- [What is expected] Print every row from the line containing "How far apart" through the end of the rows, copying each line verbatim and omitting the pictures.

- [Entries shown]

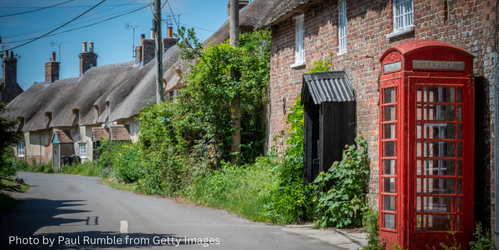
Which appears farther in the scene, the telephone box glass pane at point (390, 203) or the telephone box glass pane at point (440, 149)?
the telephone box glass pane at point (390, 203)

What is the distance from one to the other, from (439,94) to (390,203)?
1.82m

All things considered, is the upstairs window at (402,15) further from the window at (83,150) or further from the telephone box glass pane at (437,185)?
the window at (83,150)

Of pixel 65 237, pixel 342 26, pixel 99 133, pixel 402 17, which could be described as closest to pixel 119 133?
pixel 99 133

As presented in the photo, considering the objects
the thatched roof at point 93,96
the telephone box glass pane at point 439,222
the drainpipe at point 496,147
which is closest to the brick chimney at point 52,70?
the thatched roof at point 93,96

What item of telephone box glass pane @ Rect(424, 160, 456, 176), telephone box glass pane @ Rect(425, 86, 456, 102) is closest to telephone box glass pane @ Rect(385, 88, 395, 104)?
telephone box glass pane @ Rect(425, 86, 456, 102)

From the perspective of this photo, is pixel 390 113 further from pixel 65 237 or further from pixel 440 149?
pixel 65 237

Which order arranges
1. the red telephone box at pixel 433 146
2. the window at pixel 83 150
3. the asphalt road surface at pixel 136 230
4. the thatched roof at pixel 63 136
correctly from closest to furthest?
the red telephone box at pixel 433 146 < the asphalt road surface at pixel 136 230 < the window at pixel 83 150 < the thatched roof at pixel 63 136

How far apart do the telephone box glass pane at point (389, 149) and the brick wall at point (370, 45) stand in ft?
4.07

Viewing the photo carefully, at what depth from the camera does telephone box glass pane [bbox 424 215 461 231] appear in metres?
6.67

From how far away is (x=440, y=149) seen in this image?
677 centimetres

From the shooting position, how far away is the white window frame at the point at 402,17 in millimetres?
8461

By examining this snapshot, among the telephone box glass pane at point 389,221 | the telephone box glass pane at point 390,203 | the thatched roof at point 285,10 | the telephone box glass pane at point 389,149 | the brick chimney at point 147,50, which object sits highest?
the brick chimney at point 147,50

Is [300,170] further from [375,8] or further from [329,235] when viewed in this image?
[375,8]

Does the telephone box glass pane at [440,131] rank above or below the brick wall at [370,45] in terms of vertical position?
below
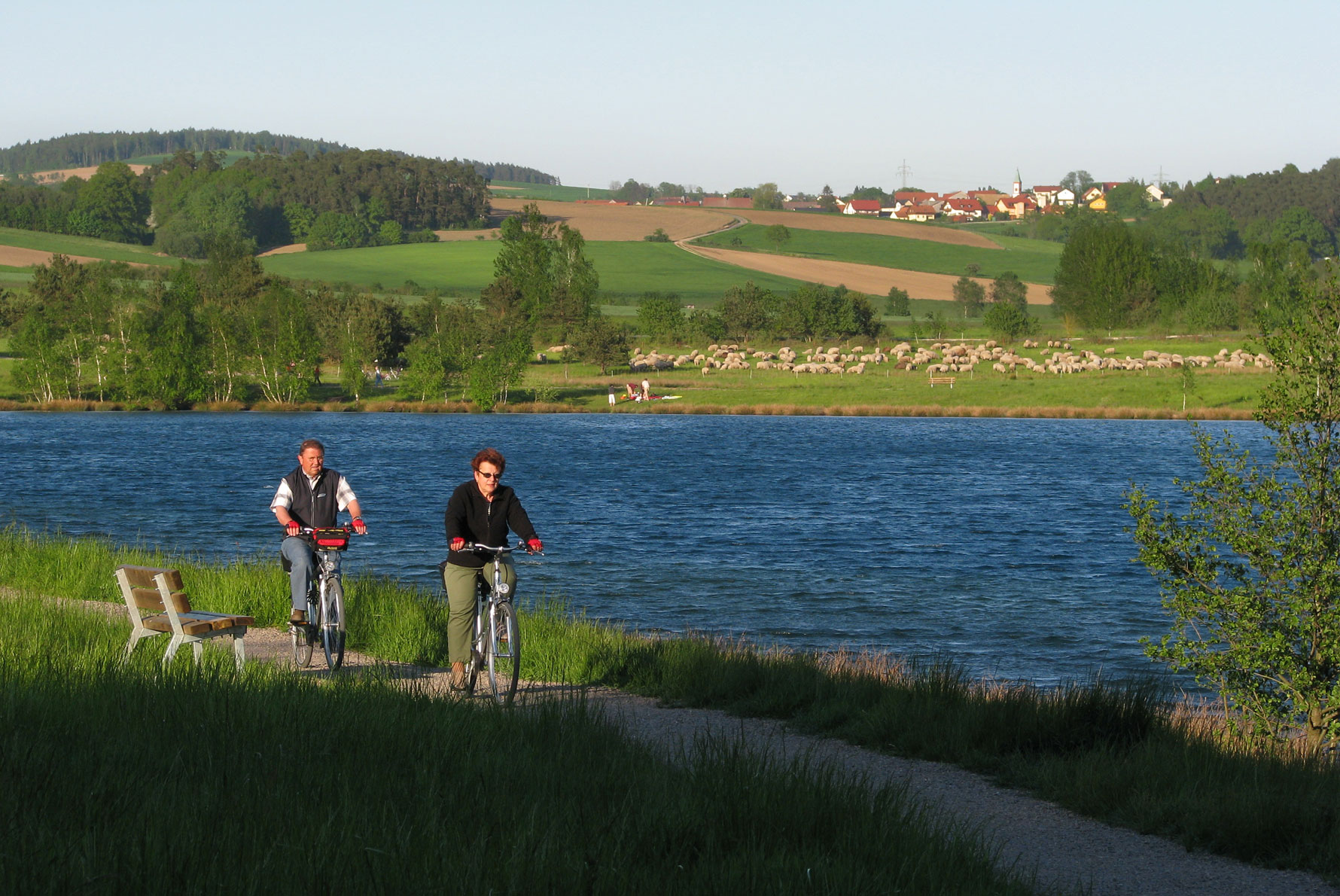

- [The completed task]
How far apart do the telephone box glass pane at point (389, 149) and the brick wall at point (370, 45) stand in ft?
4.07

Viewing the photo carefully, at what depth from the camera does telephone box glass pane [bbox 424 215 461 231] appear in metres?
6.67

From how far away is (x=440, y=149) seen in this image?
677 centimetres

From the shooting position, how far away is the white window frame at the point at 402,17 in millimetres?
8461

By examining this snapshot, among the telephone box glass pane at point 389,221 | the telephone box glass pane at point 390,203 | the thatched roof at point 285,10 | the telephone box glass pane at point 389,149 | the brick chimney at point 147,50, which object sits highest?
the brick chimney at point 147,50

Is [300,170] further from [375,8] or further from [329,235] when viewed in this image?
[375,8]

Does the telephone box glass pane at [440,131] rank above or below the brick wall at [370,45] in terms of vertical position?
below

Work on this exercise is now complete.